遠山郷の12ヶ所、十三社で開催される霜月神楽である。神社内に湯釜を設け、その周囲で神事や舞をおこなうが、祭の内容は地区ごとに4タイプ(上町・下栗・木沢・和田)に大別できる。基本的には午後(夕刻近く)から祭場の祓いと神名帳奉読による神迎えに始まり、湯立てと舞をくり返す。そして夜中に全国の神々を返したのち、夜明けにかけて神社の祭神や地区内の神々が面となって登場する。面は一社あたり15面から40面があって、火の王・水の王とよぶ呪術面のほか祭神や神使(しんし)の獣面などがあるが、なかでも大きな特徴は旧領主遠山氏一族をかたどった「八社の神」とよぶ御霊(ごりょう)面の存在である。

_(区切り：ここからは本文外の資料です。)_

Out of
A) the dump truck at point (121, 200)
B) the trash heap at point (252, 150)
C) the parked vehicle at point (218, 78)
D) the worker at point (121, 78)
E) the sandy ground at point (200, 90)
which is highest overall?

祭を主宰するのはネギとよばれる民間の宗教者で、呪文を唱え、印を結び九字(くじ)を切るなど神仏混淆の形をよく残す。また、共食(きょうしょく)・献饌儀礼をきちんと伝える点でも注目できる。
遠山一帯は鎌倉時代、鶴岡八幡宮の信濃国唯一の神料地であった歴史をもち、13社中7社までが八幡神社で、多くは「鎌倉正八幡」を名乗る。当時、荘園儀礼として導入された祭が、遠山の霜月祭の起源と考えられる。